Toen telde hij de mannen van twintig jaar en ouder. In totaal had hij 300.000 mannen die in het leger konden dienen, en die konden vechten met speren en schilden.
6Daarna huurde hij nog honderdduizend soldaten uit Israël, mannen van de stam Efraïm. Daarvoor betaalde hij 3000 kilo zilver.
Israël mag niet met Amasja meevechten
7-8Toen kwam er een profeet naar Amasja toe, die zei: ‘Koning, laat alleen uw eigen leger vechten in de oorlog. Neem die soldaten uit Efraïm niet mee. Als u dat wel doet, zult u het gevecht verliezen! Want de Heer wil het leger van Israël niet helpen. En hij heeft de macht om legers te laten winnen of te laten verliezen.’
9Amasja zei tegen de profeet: ‘Maar ik heb al 3000 kilo zilver voor die mannen betaald!’ De profeet antwoordde: ‘De Heer zal ervoor zorgen dat je zelfs nog meer terugkrijgt.’
10Toen stuurde Amasja de soldaten uit Efraïm weer terug naar Israël. Ze vertrokken, maar ze waren wel heel boos op de koning van Juda.
Amasja voert oorlog tegen Edom
11Amasja had weer moed gekregen, en leidde het leger van Juda naar het Zoutdal. Daar doodden ze tienduizend Edomieten. 12En ze namen tienduizend andere Edomieten gevangen. Die brachten ze naar de top van een rots, en daar gooiden ze hen naar beneden. Zo doodden ze alle gevangen Edomieten.
13Intussen waren de soldaten uit Efraïm op weg naar huis. Onderweg vielen ze veel steden van Juda aan, van Samaria tot aan Bet-Choron. Daarbij doodden ze drieduizend mensen uit die steden, en ze roofden heel veel bezittingen.

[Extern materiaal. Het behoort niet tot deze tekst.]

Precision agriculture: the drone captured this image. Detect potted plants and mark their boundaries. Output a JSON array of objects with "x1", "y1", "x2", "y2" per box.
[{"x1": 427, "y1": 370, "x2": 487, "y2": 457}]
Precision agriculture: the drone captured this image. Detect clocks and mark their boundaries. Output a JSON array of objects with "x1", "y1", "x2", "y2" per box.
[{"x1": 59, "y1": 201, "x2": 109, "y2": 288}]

Amasja vereert de goden van de Edomieten
14Toen Amasja na de oorlog terugging naar Jeruzalem, nam hij allemaal godenbeelden uit Edom mee. Die beelden zette hij in Jeruzalem neer, en hij vereerde ze als goden. Hij brandde wierook, en hij knielde voor de beelden.
15Toen werd de Heer heel boos op Amasja. Hij stuurde een profeet naar hem toe. Die profeet zei: ‘Waarom vereert u de goden van de Edomieten? Die goden konden de Edomieten niet eens helpen toen u hen aanviel!’ 16Maar Amasja antwoordde: ‘Heb ik u om raad gevraagd? Houd uw mond, anders laat ik u doden!’

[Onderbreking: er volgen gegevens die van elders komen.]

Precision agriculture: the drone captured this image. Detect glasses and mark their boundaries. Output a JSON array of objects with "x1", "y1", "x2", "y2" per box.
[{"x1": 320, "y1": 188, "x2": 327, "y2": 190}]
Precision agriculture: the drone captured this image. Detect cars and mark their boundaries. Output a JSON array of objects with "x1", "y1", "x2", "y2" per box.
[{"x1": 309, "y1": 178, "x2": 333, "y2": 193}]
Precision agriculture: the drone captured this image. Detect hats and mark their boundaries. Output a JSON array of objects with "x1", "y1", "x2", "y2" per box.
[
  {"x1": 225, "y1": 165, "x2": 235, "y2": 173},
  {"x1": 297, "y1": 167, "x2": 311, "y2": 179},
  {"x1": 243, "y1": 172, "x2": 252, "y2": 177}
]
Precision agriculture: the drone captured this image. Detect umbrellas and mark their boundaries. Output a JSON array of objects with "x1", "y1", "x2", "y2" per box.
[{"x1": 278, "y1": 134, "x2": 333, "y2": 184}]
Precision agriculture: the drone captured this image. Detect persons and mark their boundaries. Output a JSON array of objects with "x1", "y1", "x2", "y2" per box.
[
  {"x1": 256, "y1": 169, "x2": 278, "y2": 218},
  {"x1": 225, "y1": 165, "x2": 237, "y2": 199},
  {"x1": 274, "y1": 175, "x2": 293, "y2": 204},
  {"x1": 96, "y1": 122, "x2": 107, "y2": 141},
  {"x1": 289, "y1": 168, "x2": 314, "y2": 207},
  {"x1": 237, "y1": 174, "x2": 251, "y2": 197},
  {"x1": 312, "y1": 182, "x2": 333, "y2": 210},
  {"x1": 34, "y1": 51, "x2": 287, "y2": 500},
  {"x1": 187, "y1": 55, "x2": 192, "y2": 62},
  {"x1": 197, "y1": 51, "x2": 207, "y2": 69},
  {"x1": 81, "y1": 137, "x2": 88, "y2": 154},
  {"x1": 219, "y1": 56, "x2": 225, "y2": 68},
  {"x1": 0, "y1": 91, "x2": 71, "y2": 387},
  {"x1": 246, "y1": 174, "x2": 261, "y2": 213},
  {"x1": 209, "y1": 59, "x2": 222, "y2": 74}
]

Toen stelde de profeet geen vragen meer aan de koning. Maar hij zei: ‘Ik houd mijn mond. Maar ik weet wel dat God besloten heeft om u te doden. Want u wilt niet luisteren naar mijn raad!’
Amasja wil oorlog voeren tegen Israël
17Amasja overlegde met zijn raadgevers. Daarna stuurde hij boodschappers naar koning Joas van Israël, de zoon van Joachaz, met het volgende voorstel: ‘Laat uw leger vechten tegen mijn leger. Dan kunnen we zien wie van ons het sterkst is.’
18Dit was het antwoord van Joas: ‘Er was eens een doornstruik op de Libanon-bergen. Die doornstruik vroeg aan een prachtige cederboom: ‘Laat jouw dochter trouwen met mijn zoon!’ Maar de doornstruik werd door een wild dier vertrapt.
19Amasja, jij bent net zo dom als die doornstruik. Het is waar dat je de Edomieten verslagen hebt. Maar nu wil je te veel! Je wilt nog meer eer krijgen! Blijf in Jeruzalem. Anders wordt het één grote ramp voor jou en voor heel Juda.’
Amasja wordt door Joas verslagen
20Maar God zorgde ervoor dat Amasja niet luisterde. Want God wilde dat Amasja verslagen zou worden door koning Joas van Israël. God wilde Amasja straffen omdat hij de goden van de Edomieten vereerde.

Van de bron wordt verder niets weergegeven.